(Provided records begins)

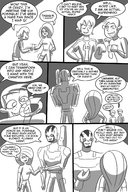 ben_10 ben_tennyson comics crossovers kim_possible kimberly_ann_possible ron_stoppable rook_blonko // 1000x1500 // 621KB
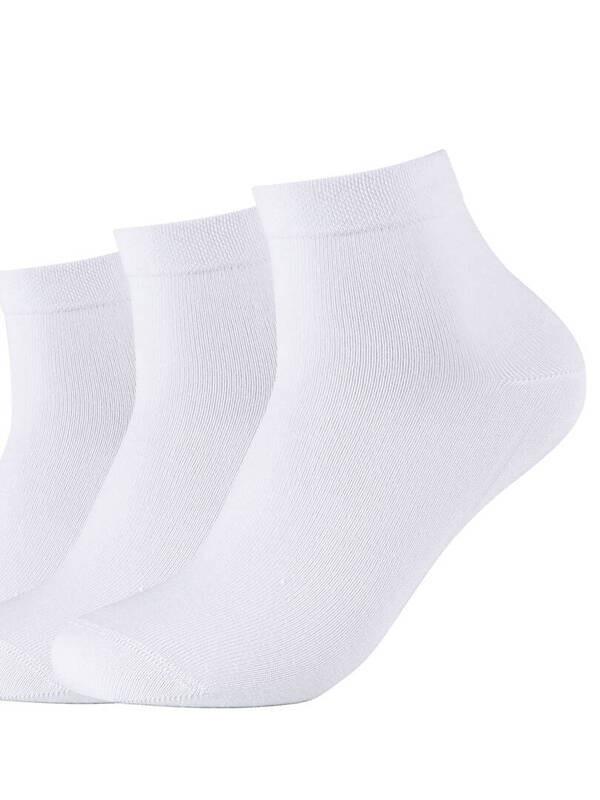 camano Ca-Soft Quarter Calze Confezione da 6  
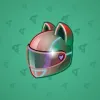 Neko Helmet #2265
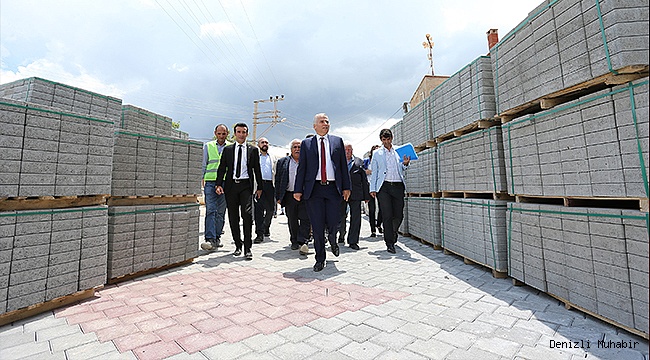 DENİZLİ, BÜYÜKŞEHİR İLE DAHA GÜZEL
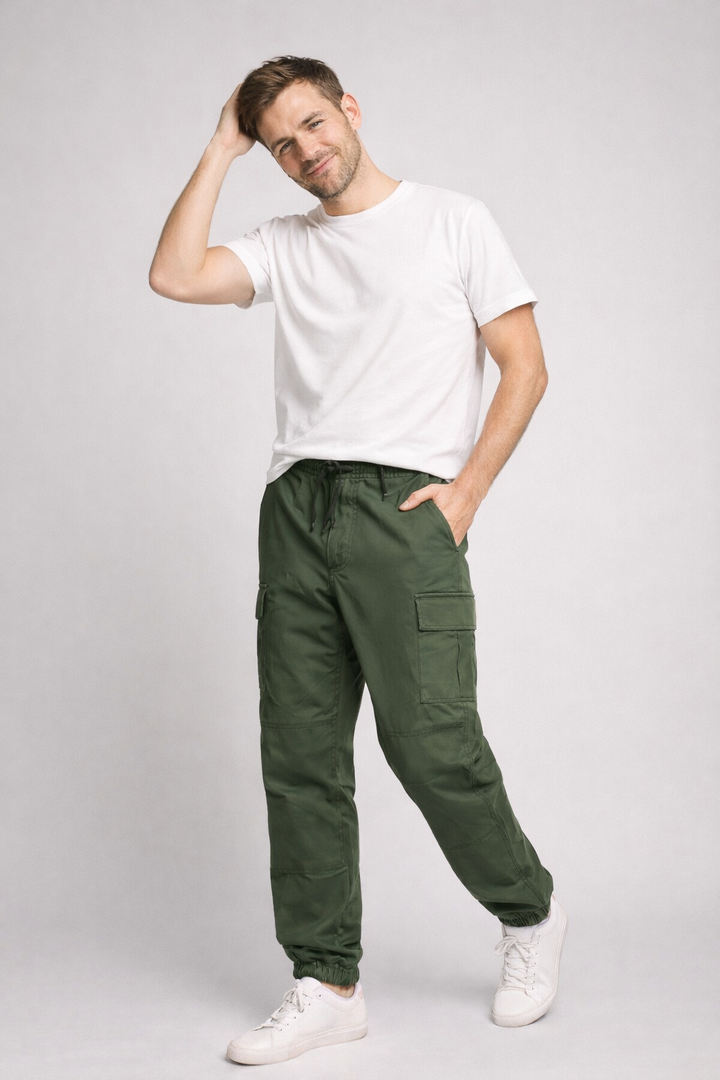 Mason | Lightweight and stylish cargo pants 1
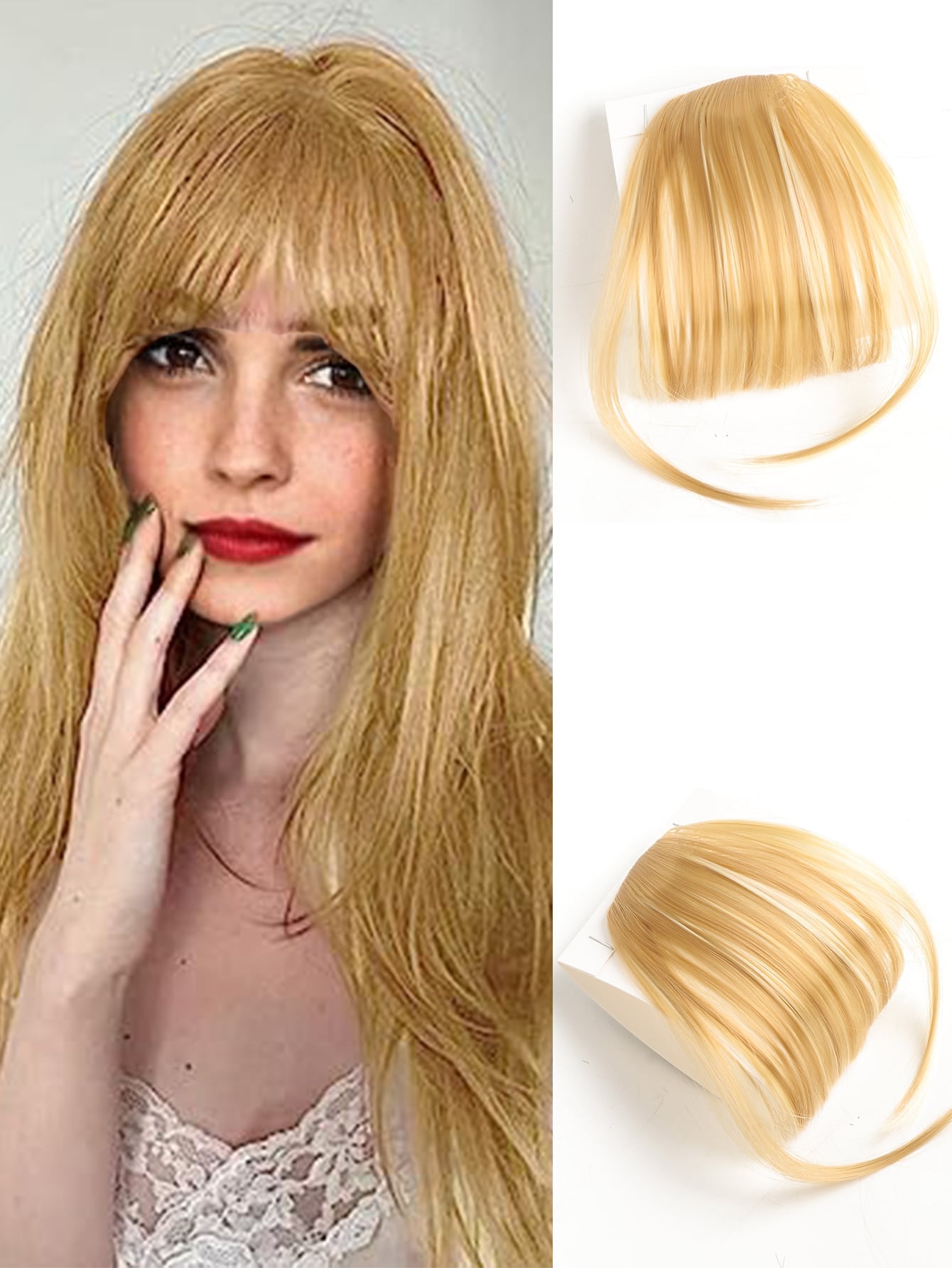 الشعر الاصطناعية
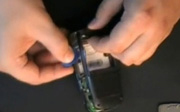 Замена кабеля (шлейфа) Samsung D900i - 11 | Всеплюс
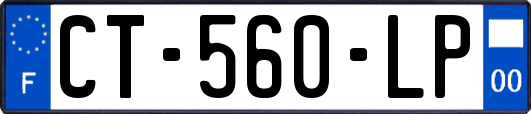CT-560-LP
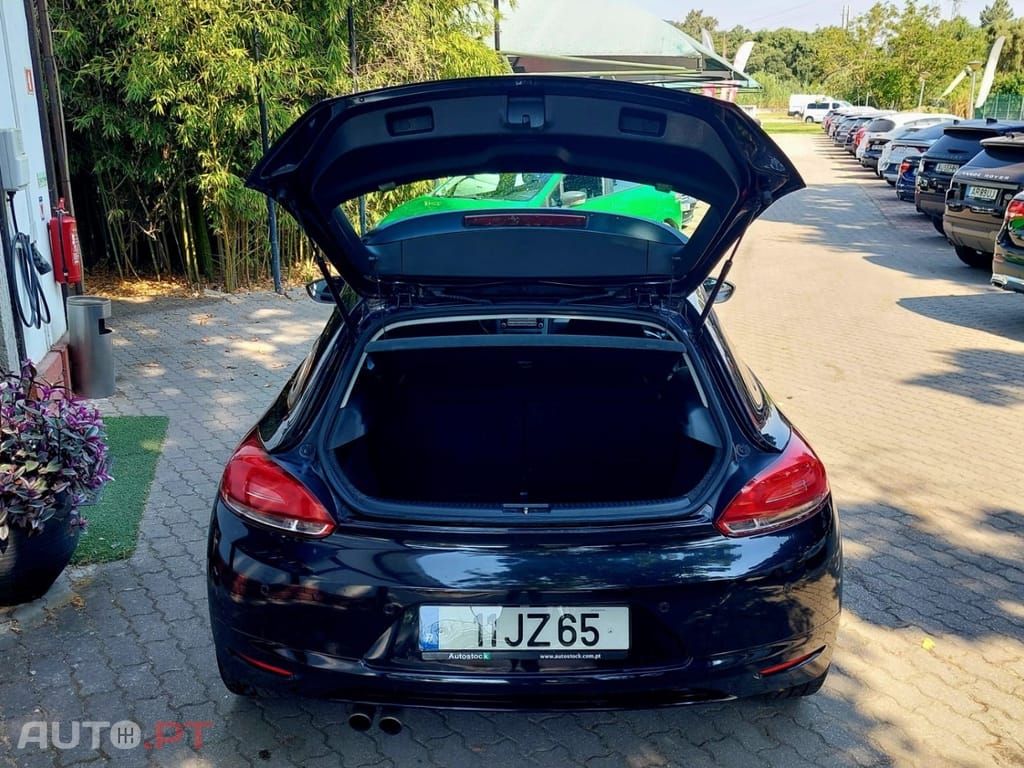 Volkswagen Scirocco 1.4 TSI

(Provided records ends)

▶ **Instructions to follow**
Please give these rows again with "cargo pants" switched to "cargo trousers" and nothing else changed. Leave the pictures out.

▶ **Reply to the exercise**
 ben_10 ben_tennyson comics crossovers kim_possible kimberly_ann_possible ron_stoppable rook_blonko // 1000x1500 // 621KB
 camano Ca-Soft Quarter Calze Confezione da 6  
 Neko Helmet #2265
 DENİZLİ, BÜYÜKŞEHİR İLE DAHA GÜZEL
 Mason | Lightweight and stylish cargo trousers 1
 الشعر الاصطناعية
 Замена кабеля (шлейфа) Samsung D900i - 11 | Всеплюс
CT-560-LP
 Volkswagen Scirocco 1.4 TSI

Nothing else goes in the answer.